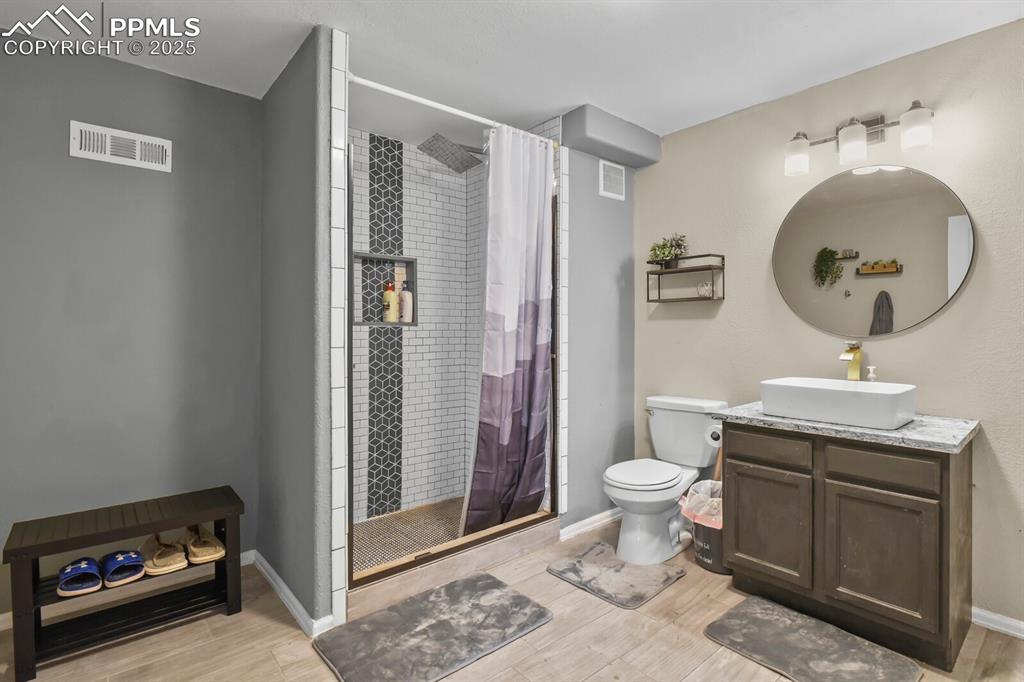 Full bathroom with vanity, a shower stall, and light wood-style floors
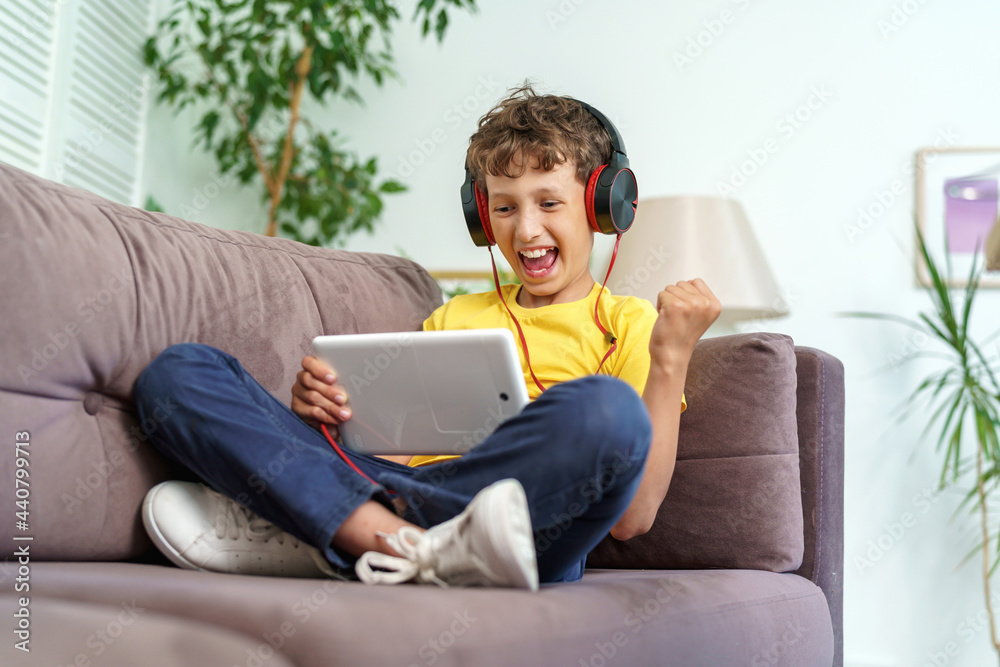 happy boy with headphones and a tablet is sitting at home on couch. child is happy to learn at home online on computer tablet, listening to music. new children's learning app. Dependence on gadgets happy boy with headphones and a tablet is sitting at home on couch. child is happy to learn at home online on computer tablet, listening to music. new children's learning app. Dependence on gadgets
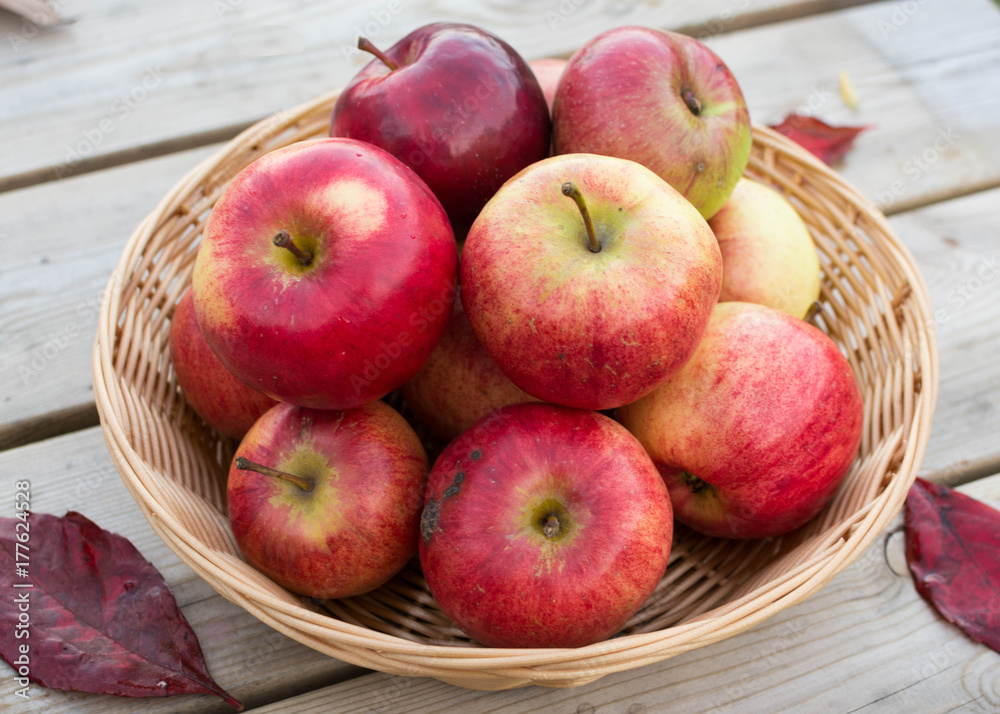Fresh red yellow apples in wicker plate on wooden table. Concept for seasonal fruits, autumn harvest and agriculture. Fresh red yellow apples in wicker plate on wooden table. Concept for seasonal fruits, autumn harvest and agriculture.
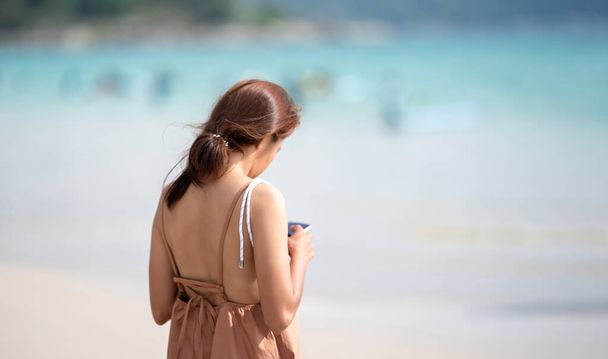 The shoulder of Asian Thai Woman from backside who play mobile at outdoor field sea beach blur background. - Photo, Image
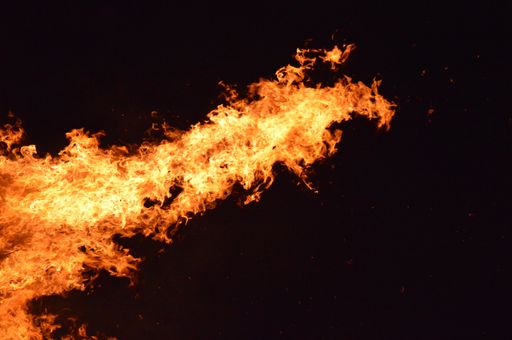 A closeup of fire flames in a darkness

Assigned task = Reproduce these lines word for word, omitting the pictures from your answer.

Answer area =
 Full bathroom with vanity, a shower stall, and light wood-style floors
 happy boy with headphones and a tablet is sitting at home on couch. child is happy to learn at home online on computer tablet, listening to music. new children's learning app. Dependence on gadgets happy boy with headphones and a tablet is sitting at home on couch. child is happy to learn at home online on computer tablet, listening to music. new children's learning app. Dependence on gadgets
Fresh red yellow apples in wicker plate on wooden table. Concept for seasonal fruits, autumn harvest and agriculture. Fresh red yellow apples in wicker plate on wooden table. Concept for seasonal fruits, autumn harvest and agriculture.
 The shoulder of Asian Thai Woman from backside who play mobile at outdoor field sea beach blur background. - Photo, Image
 A closeup of fire flames in a darkness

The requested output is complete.